*TASKS TO CARRY OUT*
**1)** In the notes on Markov chains for sampling, how is mixing time defined?
**2)** List every advantage that the notes on Markov chains for sampling give for sampling with a Markov chain.
**3)** Go on with the notes on Markov chains for sampling from the point where they end.

*GIVEN PASSAGE*
★ ★ ★
Markov Chains for Sampling
Sampling:- Given complex state space
- Want to sample from it
- Use some Markov Chain
- Run for a long time
- end up “near” stationary distribution
- Reduces sampling to local moves (easier)
- no need for global description of state space
- Allows sample from exponential state space
Formalize: what is “near” and “long time”?
- Stationary distribution $\pi$
- arbitrary distribution $q$
- relative pointwise distance (r.p.d.) $\max_j |q_j-\pi_j|/\pi_j$
- Intuitively close.
- Formally, suppose r.p.d. $\delta$.
- Then $(1-\delta)\pi \le q$
- So can express distribution $q$ as “with probability $1-\delta$, sample from $\pi$. Else, do something wierd.
- So if $\delta$ small, “as if” sampling from $\pi$ each time.
- If $\delta$ poly small, can do poly samples without goof
- Gives “almost stationary” sample from Markov Chain
- Mixing Time: time to reduce r.p.d to some $\epsilon$
Eigenvalues
Method 1 for mixing time: Eigenvalues.
- Consider transition matrix $P$.
- Eigenvalues $\lambda_1\ge \cdots \ge\lambda_n$
- Corresponding Eigenvectors $e_1,\ldots,e_n$.
- Any vector $q$ can be written as $\sum a_i e_i$
- Then $qP = \sum a_i\lambda_i e_i$
- and $qP^k = \sum a_i \lambda_{i}^k e_i$
- so sufficient to understand eigenvalues and vectors.
- Complex eigenvectors?
- Perron-Frobenius Theorem says for aperiodic irreducible nonnegative square matrix (our case) the largest eigenvector is unique
- And has all nonnegative values
- (If periodic, then number of eigenvectors equals the period, but they are all rotations of the same (possibly complex) eigenvector.)
- Is any $|\lambda_i| > 1$?
- If so, $e_i P = \lambda_i P$
- let $M$ be max entry of $e_i$ (in absolute value)
- if $\lambda_i > 1$, then some $e_i P$ entry is $\lambda_i M > M$
- any entry of $e_i P$ is a convex combo of values at most $M$, so max value $M$, contradiction.
- Deduce: all eigenvalues of stochastic matrix at most 1.
- How many $\lambda_i=1$?
- Stationary distribution ($e_1=\pi$)
- if any others, could add a little bit of it to $e_1$, get second stationary distribution
- What about $-1$? Only if periodic.
- so all other coordinates of eigenvalue decomposition decay as $\lambda_i^k$.
★ ★ ★
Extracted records
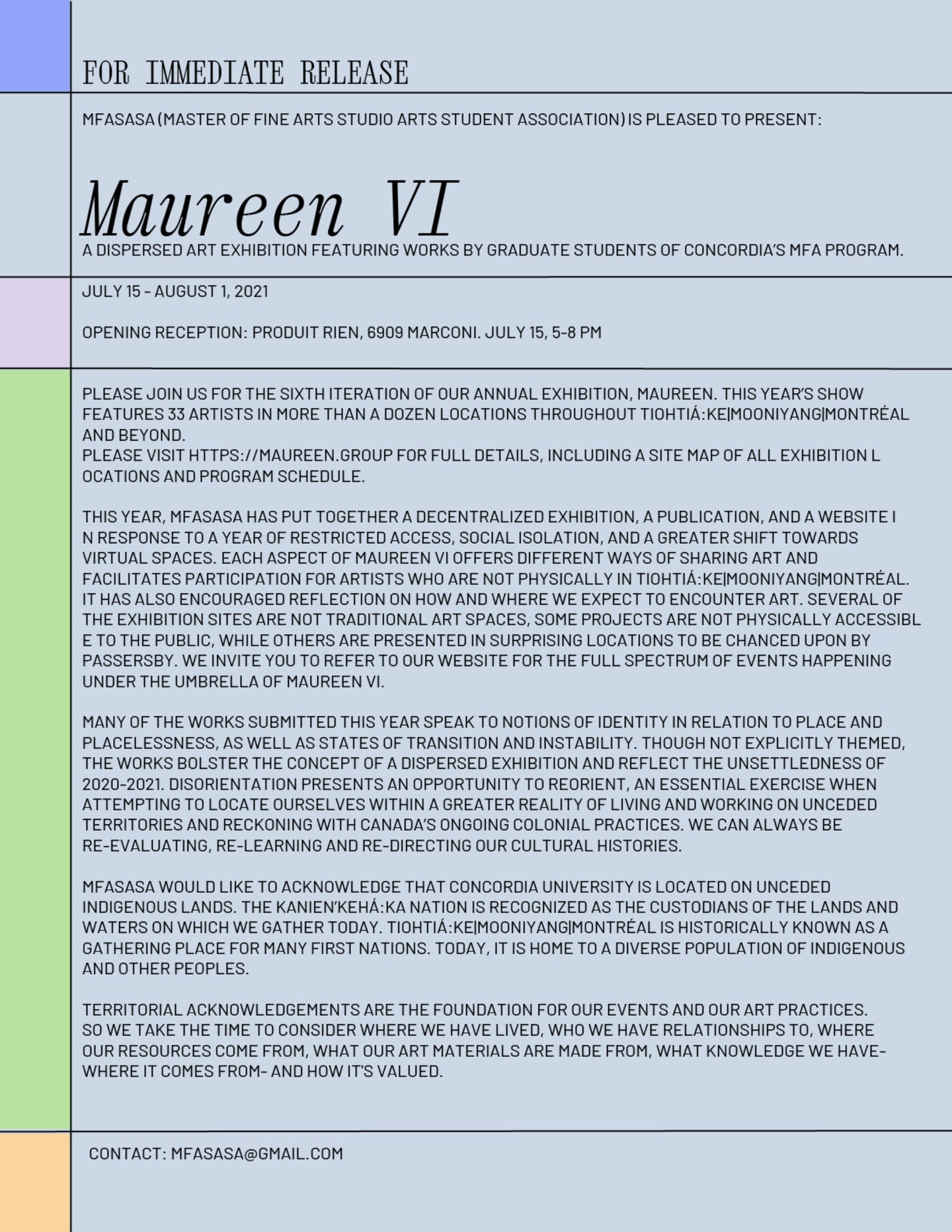 FOR IMMEDIATE RELEASE

MFASASA (MASTER OF FINE ARTS STUDIO ARTS STUDENT ASSOCIATION) IS PLEASED TO PRESENT:

Maureen VI

A DISPERSED ART EXHIBITION FEATURING WORKS BY GRADUATE STUDENTS OF CONCORDIA'S MFA PROGRAM.

JULY 15 - AUGUST 1, 2021

OPENING RECEPTION: PRODUIT RIEN, 6909 MARCONI. JULY 15, 5-8 PM

PLEASE JOIN US FOR THE SIXTH ITERATION OF OUR ANNUAL EXHIBITION, MAUREEN. THIS YEAR'S SHOW FEATURES 33 ARTISTS IN MORE THAN A DOZEN LOCATIONS THROUGHOUT TIOHTIÁ:KE|MOONIYANG|MONTRÉAL AND BEYOND.
PLEASE VISIT HTTPS://MAUREEN.GROUP FOR FULL DETAILS, INCLUDING A SITE MAP OF ALL EXHIBITION L OCATIONS AND PROGRAM SCHEDULE.

THIS YEAR, MFASASA HAS PUT TOGETHER A DECENTRALIZED EXHIBITION, A PUBLICATION, AND A WEBSITE I N RESPONSE TO A YEAR OF RESTRICTED ACCESS, SOCIAL ISOLATION, AND A GREATER SHIFT TOWARDS VIRTUAL SPACES. EACH ASPECT OF MAUREEN VI OFFERS DIFFERENT WAYS OF SHARING ART AND FACILITATES PARTICIPATION FOR ARTISTS WHO ARE NOT PHYSICALLY IN TIOHTIÁ:KE|MOONIYANG|MONTRÉAL. IT HAS ALSO ENCOURAGED REFLECTION ON HOW AND WHERE WE EXPECT TO ENCOUNTER ART. SEVERAL OF THE EXHIBITION SITES ARE NOT TRADITIONAL ART SPACES, SOME PROJECTS ARE NOT PHYSICALLY ACCESSIBL E TO THE PUBLIC, WHILE OTHERS ARE PRESENTED IN SURPRISING LOCATIONS TO BE CHANCED UPON BY PASSERSBY. WE INVITE YOU TO REFER TO OUR WEBSITE FOR THE FULL SPECTRUM OF EVENTS HAPPENING UNDER THE UMBRELLA OF MAUREEN VI.

MANY OF THE WORKS SUBMITTED THIS YEAR SPEAK TO NOTIONS OF IDENTITY IN RELATION TO PLACE AND PLACELESSNESS, AS WELL AS STATES OF TRANSITION AND INSTABILITY. THOUGH NOT EXPLICITLY THEMED, THE WORKS BOLSTER THE CONCEPT OF A DISPERSED EXHIBITION AND REFLECT THE UNSETTLEDNESS OF 2020-2021. DISORIENTATION PRESENTS AN OPPORTUNITY TO REORIENT, AN ESSENTIAL EXERCISE WHEN ATTEMPTING TO LOCATE OURSELVES WITHIN A GREATER REALITY OF LIVING AND WORKING ON UNCEDED TERRITORIES AND RECKONING WITH CANADA'S ONGOING COLONIAL PRACTICES. WE CAN ALWAYS BE RE-EVALUATING, RE-LEARNING AND RE-DIRECTING OUR CULTURAL HISTORIES.

MFASASA WOULD LIKE TO ACKNOWLEDGE THAT CONCORDIA UNIVERSITY IS LOCATED ON UNCEDED INDIGENOUS LANDS. THE KANIEN'KEHÁ:KA NATION IS RECOGNIZED AS THE CUSTODIANS OF THE LANDS AND WATERS ON WHICH WE GATHER TODAY. TIOHTIÁ:KE|MOONIYANG|MONTRÉAL IS HISTORICALLY KNOWN AS A GATHERING PLACE FOR MANY FIRST NATIONS. TODAY, IT IS HOME TO A DIVERSE POPULATION OF INDIGENOUS AND OTHER PEOPLES.

TERRITORIAL ACKNOWLEDGEMENTS ARE THE FOUNDATION FOR OUR EVENTS AND OUR ART PRACTICES. SO WE TAKE THE TIME TO CONSIDER WHERE WE HAVE LIVED, WHO WE HAVE RELATIONSHIPS TO, WHERE OUR RESOURCES COME FROM, WHAT OUR ART MATERIALS ARE MADE FROM, WHAT KNOWLEDGE WE HAVE- WHERE IT COMES FROM- AND HOW IT'S VALUED.

CONTACT: MFASASA@GMAIL.COM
★ ★ ★
*ANSWERS TO THE PROBLEMS*
**1)** Mixing time is the time needed to reduce the relative pointwise distance to some $\epsilon$.

**2)**
- It reduces sampling to local moves, which are easier.
- It needs no global description of the state space.
- It allows sampling from an exponential state space.

**3)**
- So if can show other $\lambda_i$ small, converge to stationary distribution fast.
- In particular, if $\lambda_2 < 1-1/poly$, get polynomial mixing time
Expanders:
Definition
- bipartite
- $n$ vertices, regular degree $d$
- $|\Gamma(S)| \ge (1+c(1-2|S|/n))|S|$
Take random walk on $(n,d,c)$ expander with constant $c$
- add self loops (with probability $1/2$ to deal with periodicity.
- uniform stationary distribution
- lemma: second eigenvalue $1-O(1/d)$ \[ \lambda_2 \le 1-\frac{c^2}{d(2048+4c^2)} \]
- Intuition on convergence: because neighborhoods grow, position becomes unpredictable very fast.
- proof: messy math
- Converse theorem: if $\lambda_2 \le 1-\epsilon$, get expander with \[ c \ge 4(\epsilon-\epsilon^2) \]
- Walks that mix fast are on expanders.
Do expanders exist? Yes! proof: probabilistic method.
-
Definition: $(n,d,\alpha,c)$ OR-concentrator
- bipartite $2n$ vertices
- degree at most $d$ in $L$
- expansion $c$ on sets $< \alpha n$.
-
claim: $(n,18,1/3,2)$-concentrator exists
- Construct by sampling $d$ random neighbors with replacement
- $E_s$: Specific size $s$ set has $< cs$ neighbors.
- fix $S$ of size $s$. $T$ of size $< cs$.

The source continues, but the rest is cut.